* [Extracted text]:
::::::::

The 2002 NCAA Division I-A football season ended with a double overtime national championship game. Ohio State and Miami both came into the Fiesta Bowl undefeated. The underdog Buckeyes defeated the defending-champion Hurricanes 31–24, ending Miami's 34-game winning streak. Jim Tressel won the national championship in only his second year as head coach.
Rose Bowl officials were vocally upset over the loss of the Big Ten champ from the game. Former New England Patriots coach Pete Carroll returned the USC Trojans to a BCS bid in only his second season as head coach. Notre Dame also returned to prominence, as Tyrone Willingham became the first coach in Notre Dame history to win 10 games in his first season.
Beginning with the 2002 season, teams were allowed to schedule twelve regular season games instead of eleven leading to additional revenues for all teams and allowing players the enhanced opportunity to break various statistical records.
The NCAA Rules Committee adopted the following rules changes for the 2002 season:
The penalty for violating the so-called "Halo Rule" (two yard restricted area around the punt/kick receiver) without making contact with the receiver is increased from five yards to 10 yards.

::::::::

* [Exercise data]:
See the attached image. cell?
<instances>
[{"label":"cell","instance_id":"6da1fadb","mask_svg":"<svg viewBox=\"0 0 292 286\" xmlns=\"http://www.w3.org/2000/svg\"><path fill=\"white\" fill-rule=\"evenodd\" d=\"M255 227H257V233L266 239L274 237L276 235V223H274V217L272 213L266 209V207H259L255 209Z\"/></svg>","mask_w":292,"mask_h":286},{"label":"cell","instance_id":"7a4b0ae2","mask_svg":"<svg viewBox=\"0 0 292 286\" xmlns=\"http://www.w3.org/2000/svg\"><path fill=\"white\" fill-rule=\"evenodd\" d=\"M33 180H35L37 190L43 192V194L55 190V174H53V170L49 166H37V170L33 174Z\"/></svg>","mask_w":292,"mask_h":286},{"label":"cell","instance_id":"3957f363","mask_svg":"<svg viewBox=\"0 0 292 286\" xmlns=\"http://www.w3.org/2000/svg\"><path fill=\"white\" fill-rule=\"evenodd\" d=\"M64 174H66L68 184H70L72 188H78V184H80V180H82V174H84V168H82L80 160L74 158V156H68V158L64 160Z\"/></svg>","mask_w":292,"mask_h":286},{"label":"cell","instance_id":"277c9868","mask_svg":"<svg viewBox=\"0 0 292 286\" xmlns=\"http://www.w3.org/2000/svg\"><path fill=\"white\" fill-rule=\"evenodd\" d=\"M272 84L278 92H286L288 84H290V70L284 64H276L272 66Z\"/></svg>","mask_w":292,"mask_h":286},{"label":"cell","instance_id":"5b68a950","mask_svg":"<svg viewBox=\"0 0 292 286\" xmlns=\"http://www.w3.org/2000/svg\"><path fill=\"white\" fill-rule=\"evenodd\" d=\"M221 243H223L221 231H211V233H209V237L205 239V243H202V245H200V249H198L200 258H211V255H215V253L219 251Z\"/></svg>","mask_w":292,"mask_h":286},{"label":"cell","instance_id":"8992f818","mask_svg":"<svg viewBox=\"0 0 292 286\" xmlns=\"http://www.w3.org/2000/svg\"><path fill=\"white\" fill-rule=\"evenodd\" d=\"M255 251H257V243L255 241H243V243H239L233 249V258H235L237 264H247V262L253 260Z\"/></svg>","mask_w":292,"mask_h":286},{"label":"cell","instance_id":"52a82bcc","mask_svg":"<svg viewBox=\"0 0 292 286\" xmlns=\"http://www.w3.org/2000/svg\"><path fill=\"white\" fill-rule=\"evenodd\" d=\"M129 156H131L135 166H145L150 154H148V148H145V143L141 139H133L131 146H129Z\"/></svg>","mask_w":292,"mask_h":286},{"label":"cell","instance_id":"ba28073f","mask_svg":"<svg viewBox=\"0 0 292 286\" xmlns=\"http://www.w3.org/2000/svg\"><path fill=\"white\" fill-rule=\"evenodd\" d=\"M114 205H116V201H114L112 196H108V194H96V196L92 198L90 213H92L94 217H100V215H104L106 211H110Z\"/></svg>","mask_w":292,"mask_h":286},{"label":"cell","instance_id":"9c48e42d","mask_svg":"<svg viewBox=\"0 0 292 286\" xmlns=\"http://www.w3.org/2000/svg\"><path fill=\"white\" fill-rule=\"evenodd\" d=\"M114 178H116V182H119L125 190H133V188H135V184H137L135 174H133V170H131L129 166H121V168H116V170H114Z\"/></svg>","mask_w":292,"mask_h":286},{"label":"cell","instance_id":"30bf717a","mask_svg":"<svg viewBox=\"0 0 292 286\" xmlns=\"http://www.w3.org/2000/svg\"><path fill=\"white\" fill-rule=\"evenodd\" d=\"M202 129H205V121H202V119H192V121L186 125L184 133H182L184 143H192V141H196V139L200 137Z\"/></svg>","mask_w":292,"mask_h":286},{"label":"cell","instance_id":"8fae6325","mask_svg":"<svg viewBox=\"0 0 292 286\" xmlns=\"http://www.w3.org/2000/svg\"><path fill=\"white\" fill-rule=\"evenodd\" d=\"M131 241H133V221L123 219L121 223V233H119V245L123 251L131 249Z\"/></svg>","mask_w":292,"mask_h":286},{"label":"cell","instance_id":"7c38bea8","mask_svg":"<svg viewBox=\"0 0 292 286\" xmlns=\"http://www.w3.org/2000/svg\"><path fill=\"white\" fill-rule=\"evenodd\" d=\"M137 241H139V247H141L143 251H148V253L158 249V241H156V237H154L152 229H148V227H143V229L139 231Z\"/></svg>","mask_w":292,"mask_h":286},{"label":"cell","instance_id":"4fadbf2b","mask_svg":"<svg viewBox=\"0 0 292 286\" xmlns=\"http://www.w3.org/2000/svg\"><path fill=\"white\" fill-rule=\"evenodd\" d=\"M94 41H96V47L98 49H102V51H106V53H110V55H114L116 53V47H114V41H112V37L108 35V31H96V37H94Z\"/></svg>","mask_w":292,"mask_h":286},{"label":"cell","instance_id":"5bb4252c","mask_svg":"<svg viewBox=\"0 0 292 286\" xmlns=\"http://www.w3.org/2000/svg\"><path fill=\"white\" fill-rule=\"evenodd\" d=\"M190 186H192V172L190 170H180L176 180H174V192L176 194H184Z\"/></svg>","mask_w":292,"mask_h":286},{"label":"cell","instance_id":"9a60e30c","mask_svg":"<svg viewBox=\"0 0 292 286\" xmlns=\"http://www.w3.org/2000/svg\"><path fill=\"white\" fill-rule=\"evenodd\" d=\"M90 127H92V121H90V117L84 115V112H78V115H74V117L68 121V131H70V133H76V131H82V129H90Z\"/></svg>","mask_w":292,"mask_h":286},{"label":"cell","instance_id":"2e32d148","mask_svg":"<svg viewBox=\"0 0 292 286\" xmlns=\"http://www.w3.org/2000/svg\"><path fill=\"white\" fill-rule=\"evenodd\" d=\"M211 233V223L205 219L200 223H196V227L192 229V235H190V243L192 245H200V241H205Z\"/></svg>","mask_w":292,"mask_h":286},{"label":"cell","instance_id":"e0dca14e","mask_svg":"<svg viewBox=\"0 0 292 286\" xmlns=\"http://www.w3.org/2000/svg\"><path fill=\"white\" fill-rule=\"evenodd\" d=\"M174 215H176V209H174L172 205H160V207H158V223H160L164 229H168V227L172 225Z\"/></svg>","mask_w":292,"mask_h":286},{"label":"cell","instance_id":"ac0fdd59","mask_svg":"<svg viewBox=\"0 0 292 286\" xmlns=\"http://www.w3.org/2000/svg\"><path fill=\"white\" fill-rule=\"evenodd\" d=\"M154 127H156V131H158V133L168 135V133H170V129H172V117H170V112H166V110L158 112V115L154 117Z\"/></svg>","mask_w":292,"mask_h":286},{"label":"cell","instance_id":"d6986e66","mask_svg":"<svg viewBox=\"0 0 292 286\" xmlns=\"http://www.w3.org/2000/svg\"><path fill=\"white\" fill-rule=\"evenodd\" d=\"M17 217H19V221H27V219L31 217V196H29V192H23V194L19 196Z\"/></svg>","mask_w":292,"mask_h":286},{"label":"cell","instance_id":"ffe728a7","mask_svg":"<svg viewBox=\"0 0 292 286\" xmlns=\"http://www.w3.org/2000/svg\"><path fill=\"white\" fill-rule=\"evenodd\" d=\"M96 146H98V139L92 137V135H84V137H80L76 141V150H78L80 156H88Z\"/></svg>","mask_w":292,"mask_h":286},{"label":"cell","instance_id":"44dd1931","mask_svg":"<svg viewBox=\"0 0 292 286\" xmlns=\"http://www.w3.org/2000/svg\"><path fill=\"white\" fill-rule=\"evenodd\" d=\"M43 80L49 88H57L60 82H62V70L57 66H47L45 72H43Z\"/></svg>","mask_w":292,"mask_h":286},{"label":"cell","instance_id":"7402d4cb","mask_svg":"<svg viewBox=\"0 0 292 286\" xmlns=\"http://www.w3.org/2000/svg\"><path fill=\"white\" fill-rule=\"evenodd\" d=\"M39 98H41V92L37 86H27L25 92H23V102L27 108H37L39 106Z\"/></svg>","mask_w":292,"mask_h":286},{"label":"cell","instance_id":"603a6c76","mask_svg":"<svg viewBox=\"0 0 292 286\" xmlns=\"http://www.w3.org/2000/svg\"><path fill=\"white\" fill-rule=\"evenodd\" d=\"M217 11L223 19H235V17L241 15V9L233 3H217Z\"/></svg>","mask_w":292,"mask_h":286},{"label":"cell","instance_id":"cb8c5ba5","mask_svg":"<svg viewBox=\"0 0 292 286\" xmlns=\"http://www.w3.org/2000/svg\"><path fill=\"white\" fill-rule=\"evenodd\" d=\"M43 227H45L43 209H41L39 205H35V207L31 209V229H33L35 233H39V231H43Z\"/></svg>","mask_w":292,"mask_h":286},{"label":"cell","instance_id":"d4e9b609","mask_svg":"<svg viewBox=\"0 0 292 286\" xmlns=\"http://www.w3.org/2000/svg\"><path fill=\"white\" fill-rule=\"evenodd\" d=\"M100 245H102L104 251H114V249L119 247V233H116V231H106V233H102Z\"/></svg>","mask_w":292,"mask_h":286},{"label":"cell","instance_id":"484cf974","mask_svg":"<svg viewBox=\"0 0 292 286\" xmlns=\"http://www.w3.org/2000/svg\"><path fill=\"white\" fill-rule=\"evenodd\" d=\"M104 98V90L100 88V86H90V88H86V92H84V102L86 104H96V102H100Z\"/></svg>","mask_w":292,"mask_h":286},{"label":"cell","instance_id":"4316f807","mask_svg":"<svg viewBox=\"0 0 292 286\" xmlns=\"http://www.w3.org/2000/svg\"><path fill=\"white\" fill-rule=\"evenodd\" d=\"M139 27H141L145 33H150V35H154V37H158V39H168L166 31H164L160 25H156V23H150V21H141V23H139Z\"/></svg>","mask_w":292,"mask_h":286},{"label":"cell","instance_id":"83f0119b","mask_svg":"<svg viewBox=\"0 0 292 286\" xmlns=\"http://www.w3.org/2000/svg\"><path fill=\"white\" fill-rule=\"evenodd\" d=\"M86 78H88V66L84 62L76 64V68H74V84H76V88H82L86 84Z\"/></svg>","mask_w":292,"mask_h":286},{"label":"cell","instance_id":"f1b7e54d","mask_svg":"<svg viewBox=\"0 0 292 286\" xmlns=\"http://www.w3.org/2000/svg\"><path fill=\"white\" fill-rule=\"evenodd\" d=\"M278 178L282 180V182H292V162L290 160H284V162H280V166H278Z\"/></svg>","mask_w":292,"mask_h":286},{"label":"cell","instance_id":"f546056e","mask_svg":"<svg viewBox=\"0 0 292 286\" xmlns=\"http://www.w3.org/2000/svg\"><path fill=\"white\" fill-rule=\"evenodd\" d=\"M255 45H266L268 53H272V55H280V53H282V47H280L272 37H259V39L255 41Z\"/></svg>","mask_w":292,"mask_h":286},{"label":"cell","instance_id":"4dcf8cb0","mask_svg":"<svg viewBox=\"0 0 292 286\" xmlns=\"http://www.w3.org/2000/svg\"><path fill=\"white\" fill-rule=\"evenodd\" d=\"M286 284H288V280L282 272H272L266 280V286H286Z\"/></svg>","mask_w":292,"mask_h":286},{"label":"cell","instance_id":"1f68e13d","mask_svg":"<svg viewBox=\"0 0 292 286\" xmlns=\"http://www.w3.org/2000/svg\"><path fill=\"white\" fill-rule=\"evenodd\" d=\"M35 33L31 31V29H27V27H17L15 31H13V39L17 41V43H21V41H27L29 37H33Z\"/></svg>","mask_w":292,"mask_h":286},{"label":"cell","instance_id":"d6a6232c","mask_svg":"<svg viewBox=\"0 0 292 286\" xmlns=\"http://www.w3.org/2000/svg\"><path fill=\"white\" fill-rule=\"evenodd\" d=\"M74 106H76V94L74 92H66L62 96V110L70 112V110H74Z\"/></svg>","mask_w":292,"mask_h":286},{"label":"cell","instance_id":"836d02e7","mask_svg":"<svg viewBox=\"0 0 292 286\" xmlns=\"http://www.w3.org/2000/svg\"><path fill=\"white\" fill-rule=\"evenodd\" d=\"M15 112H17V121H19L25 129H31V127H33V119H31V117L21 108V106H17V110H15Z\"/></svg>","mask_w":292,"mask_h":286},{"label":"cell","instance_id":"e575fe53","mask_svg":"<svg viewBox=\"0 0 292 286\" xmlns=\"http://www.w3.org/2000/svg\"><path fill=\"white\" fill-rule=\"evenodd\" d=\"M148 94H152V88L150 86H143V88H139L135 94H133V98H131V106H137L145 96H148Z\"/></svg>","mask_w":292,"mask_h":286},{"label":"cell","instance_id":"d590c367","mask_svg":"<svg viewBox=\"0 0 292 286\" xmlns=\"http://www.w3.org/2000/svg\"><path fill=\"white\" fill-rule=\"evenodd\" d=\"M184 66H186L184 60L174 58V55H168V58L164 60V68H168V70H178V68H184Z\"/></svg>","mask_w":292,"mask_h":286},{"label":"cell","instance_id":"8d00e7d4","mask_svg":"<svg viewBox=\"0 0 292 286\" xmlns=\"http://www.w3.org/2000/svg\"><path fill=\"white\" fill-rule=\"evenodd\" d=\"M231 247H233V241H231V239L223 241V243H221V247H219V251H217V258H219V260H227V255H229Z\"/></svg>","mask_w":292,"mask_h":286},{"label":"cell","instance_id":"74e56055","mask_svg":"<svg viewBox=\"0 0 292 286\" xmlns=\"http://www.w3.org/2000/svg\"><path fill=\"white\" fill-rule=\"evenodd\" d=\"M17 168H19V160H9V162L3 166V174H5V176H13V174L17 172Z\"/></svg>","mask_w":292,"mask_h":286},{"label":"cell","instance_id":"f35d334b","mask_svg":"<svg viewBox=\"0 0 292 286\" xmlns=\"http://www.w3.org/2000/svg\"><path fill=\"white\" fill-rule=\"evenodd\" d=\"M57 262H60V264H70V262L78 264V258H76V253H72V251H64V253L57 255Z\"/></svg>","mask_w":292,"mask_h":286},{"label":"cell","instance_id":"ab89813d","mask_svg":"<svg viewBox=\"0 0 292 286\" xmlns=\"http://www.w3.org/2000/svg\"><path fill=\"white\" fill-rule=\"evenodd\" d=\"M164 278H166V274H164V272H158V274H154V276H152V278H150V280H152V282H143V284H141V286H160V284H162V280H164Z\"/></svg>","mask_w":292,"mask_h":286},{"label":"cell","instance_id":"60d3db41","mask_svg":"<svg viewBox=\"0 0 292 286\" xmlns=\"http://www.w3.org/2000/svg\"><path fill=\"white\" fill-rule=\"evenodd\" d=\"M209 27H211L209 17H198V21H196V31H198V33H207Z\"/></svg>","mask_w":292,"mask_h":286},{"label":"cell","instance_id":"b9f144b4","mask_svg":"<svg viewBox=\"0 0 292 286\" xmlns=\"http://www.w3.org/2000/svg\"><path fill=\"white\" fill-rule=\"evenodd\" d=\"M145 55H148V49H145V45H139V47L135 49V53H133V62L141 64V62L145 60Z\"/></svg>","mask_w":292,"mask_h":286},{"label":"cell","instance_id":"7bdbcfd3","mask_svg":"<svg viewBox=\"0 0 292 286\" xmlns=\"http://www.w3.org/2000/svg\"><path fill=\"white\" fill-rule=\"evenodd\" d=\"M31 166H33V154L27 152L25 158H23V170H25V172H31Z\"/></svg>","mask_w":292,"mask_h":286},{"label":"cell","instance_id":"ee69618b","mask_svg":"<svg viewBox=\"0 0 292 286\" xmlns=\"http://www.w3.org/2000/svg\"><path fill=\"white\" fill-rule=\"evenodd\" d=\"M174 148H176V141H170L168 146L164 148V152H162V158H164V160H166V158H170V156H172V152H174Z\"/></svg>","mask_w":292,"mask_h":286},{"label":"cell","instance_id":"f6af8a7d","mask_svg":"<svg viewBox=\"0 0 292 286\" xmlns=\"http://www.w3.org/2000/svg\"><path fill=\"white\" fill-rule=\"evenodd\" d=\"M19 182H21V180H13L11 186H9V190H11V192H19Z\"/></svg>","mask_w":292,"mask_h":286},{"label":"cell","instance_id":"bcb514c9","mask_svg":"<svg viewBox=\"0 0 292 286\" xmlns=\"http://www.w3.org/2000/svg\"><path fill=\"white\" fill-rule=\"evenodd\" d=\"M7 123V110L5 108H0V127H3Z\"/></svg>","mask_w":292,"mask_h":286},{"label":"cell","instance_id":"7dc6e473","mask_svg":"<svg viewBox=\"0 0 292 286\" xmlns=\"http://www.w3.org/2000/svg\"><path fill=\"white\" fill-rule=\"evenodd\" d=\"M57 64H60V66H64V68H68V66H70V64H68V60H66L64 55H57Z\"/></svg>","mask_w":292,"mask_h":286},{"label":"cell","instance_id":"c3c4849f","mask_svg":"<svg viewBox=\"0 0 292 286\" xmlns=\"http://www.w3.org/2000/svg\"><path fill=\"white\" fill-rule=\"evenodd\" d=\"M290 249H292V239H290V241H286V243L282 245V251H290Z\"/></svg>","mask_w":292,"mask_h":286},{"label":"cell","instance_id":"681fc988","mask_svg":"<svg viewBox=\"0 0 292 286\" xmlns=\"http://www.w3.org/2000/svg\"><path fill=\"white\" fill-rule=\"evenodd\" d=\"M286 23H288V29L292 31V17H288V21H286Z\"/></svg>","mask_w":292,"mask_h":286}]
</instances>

::::::::

* [Tasks for this exercise]:
A. Translate this sentence from the passage on the 2002 college football season into Spanish: "Ohio State and Miami both came into the Fiesta Bowl undefeated."
B. Swap "five yards" for "fifteen yards" and write out the passage on the 2002 college football season from "The NCAA Rules" to "to 10 yards.".
C. Extend the passage on the 2002 college football season, beginning after its last sentence.

* [Expected results]:
A. Ohio State y Miami llegaron invictos al Fiesta Bowl.

B.
The NCAA Rules Committee adopted the following rules changes for the 2002 season:
The penalty for violating the so-called "Halo Rule" (two yard restricted area around the punt/kick receiver) without making contact with the receiver is increased from fifteen yards to 10 yards.

C.
Flagrant personal fouls committed during possession by the defense in overtime will be carried over to the next extra period. Previously, those fouls were disregarded but the player committing the foul was ejected from the game.
All players are required to wear facemasks of the same color.
Penalties committed during a touchdown play can now either be enforced on the PAT or the ensuing kickoff.
Conference and program changes
No teams upgraded from Division I-AA, leaving the number of Division I-A schools fixed at 117.
The only conference move during this season saw the University of Central Florida leave the Independent ranks to join the Mid-American Conference as its 14th member.
The Rose Bowl normally features the champions of the Big Ten and the Pac-10. However, Big Ten-champion Ohio State, finishing No. 2 in the BCS, had qualified to play in the 2003 Fiesta Bowl for the national championship against Miami (Florida) Earlier in the season, Ohio State had defeated Washington State 25–7.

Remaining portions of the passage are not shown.